Extract →
....................

Australian saddles are designed for a bit of a chair seat. No, it won't hurt the horse's back.
It isn't good or bad. It just depends on what you are doing and why. I find my mare tends to calm down a bit when I adopt a bit of a chair seat (pic below). It is good if you anticipate quick stops, or unexpected stops.
For a tight turn, heels under hip works better.
Jump saddles normally put the stirrup bars a bit farther forward than a dressage saddle. Below is a picture of Gen Patton in a 'military seat' for jumping:
The picture below was taken from a George Morris book where he used it as an example of good riding:
Notice if you drew a vertical line at the stirrup, almost half of her weight would be in front, so she is balanced just slightly behind the stirrup.

....................

Given information →
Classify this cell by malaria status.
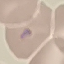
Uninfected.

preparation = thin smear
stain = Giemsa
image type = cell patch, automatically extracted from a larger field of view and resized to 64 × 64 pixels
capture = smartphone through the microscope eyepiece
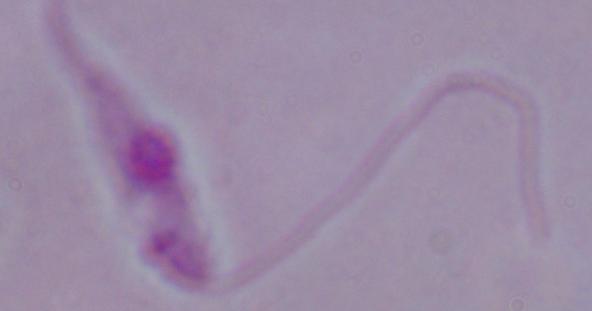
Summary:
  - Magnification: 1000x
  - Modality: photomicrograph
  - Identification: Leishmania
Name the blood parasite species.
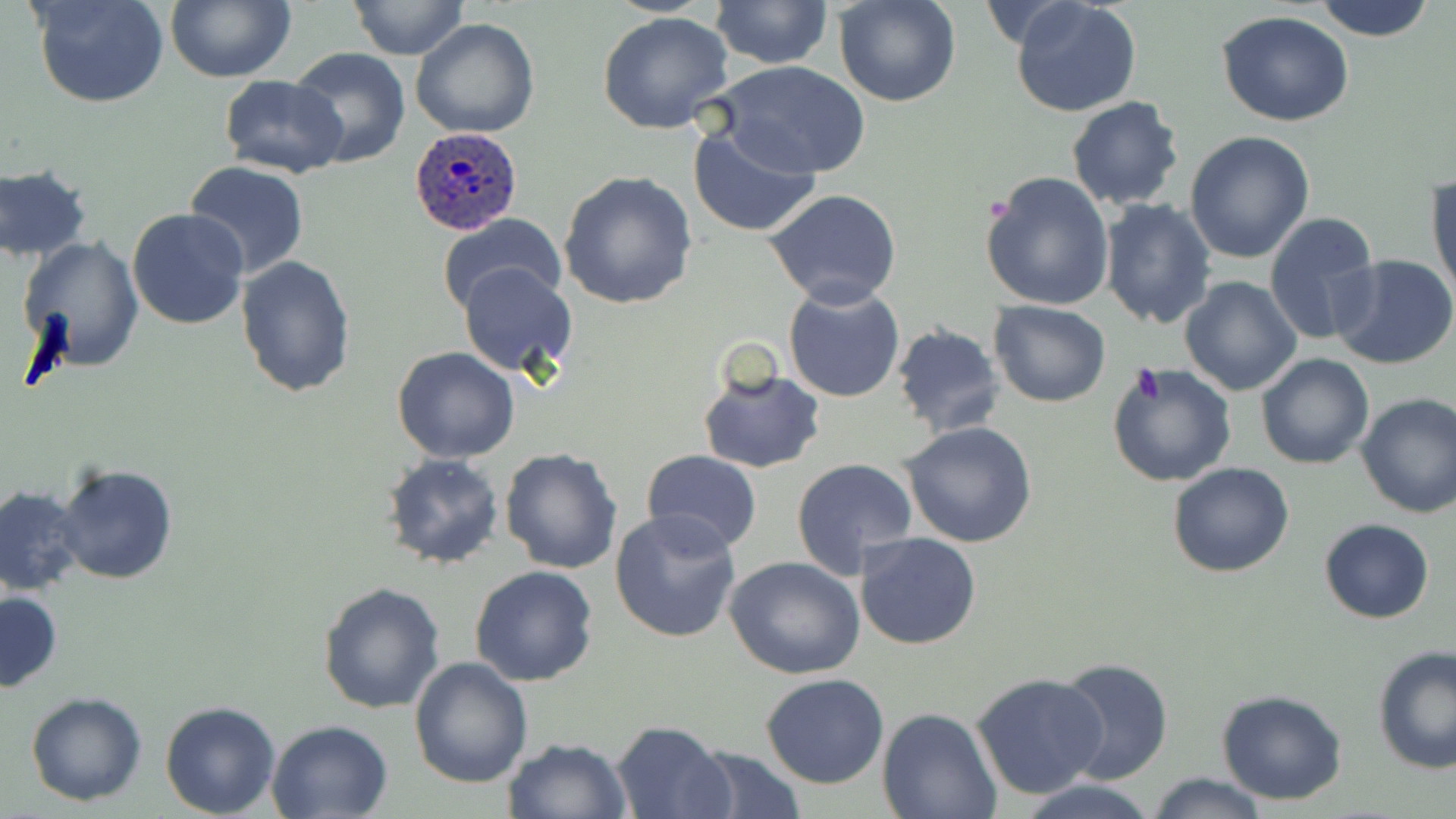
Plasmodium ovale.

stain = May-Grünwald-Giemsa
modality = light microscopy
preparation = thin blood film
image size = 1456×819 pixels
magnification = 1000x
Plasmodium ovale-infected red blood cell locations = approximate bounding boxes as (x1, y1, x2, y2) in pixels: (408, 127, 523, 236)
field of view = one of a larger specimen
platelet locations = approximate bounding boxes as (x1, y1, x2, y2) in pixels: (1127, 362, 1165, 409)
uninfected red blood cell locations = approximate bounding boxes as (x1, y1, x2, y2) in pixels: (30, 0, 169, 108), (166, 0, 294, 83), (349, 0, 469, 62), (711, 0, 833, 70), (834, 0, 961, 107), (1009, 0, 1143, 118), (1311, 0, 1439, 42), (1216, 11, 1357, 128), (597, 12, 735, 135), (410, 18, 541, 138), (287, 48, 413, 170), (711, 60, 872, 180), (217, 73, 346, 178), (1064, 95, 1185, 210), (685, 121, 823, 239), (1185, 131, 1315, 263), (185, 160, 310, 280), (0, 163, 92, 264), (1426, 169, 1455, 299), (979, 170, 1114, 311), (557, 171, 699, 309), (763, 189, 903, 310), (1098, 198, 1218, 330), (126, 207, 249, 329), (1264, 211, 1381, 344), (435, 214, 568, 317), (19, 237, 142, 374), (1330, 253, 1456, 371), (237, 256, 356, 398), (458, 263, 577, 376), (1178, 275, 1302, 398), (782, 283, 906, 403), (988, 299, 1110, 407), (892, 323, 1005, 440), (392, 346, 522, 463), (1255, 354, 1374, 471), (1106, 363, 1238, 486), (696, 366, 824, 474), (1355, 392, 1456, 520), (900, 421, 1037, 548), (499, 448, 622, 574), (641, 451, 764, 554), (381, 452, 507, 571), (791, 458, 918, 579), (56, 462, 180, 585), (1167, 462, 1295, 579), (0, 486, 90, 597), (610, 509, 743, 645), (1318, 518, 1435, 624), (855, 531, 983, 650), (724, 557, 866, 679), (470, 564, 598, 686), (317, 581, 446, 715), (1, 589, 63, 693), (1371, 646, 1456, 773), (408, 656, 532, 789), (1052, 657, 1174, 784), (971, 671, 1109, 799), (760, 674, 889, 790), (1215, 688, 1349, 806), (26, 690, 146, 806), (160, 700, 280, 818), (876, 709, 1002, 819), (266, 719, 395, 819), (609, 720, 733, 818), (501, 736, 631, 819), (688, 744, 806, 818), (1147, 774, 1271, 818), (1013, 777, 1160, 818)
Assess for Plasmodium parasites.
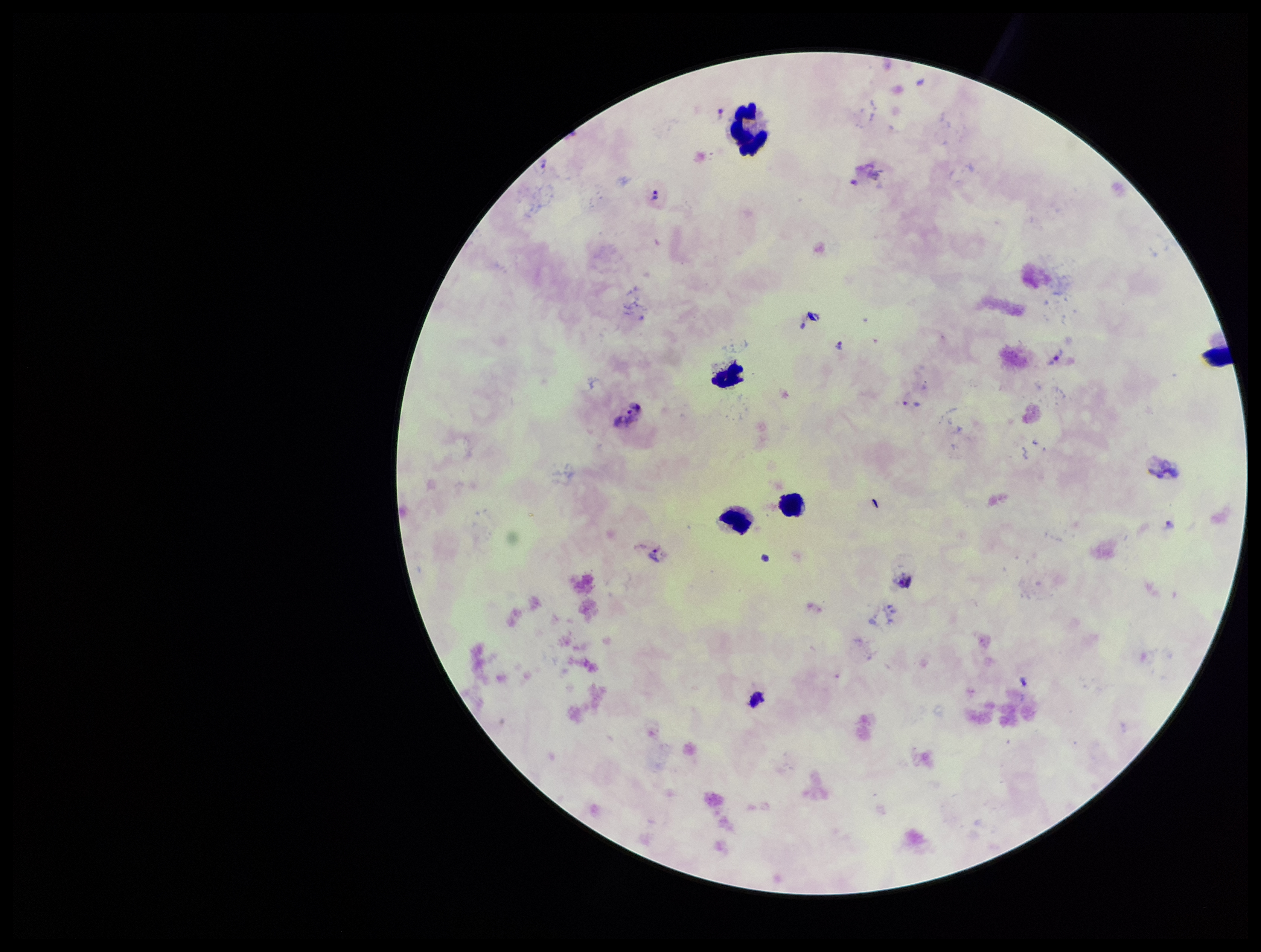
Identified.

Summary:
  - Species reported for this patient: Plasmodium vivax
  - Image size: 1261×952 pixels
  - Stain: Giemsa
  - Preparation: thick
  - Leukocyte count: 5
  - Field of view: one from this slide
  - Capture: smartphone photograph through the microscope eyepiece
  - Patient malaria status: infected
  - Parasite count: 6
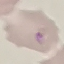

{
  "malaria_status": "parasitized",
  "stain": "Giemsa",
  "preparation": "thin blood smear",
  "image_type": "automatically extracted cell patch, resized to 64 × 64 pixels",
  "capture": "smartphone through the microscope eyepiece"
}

....................

Goal → Reproduce the text on riding seats word for word from "Australian saddles are" to "or unexpected stops.".

Correct answer →
Australian saddles are designed for a bit of a chair seat. No, it won't hurt the horse's back.
It isn't good or bad. It just depends on what you are doing and why. I find my mare tends to calm down a bit when I adopt a bit of a chair seat (pic below). It is good if you anticipate quick stops, or unexpected stops.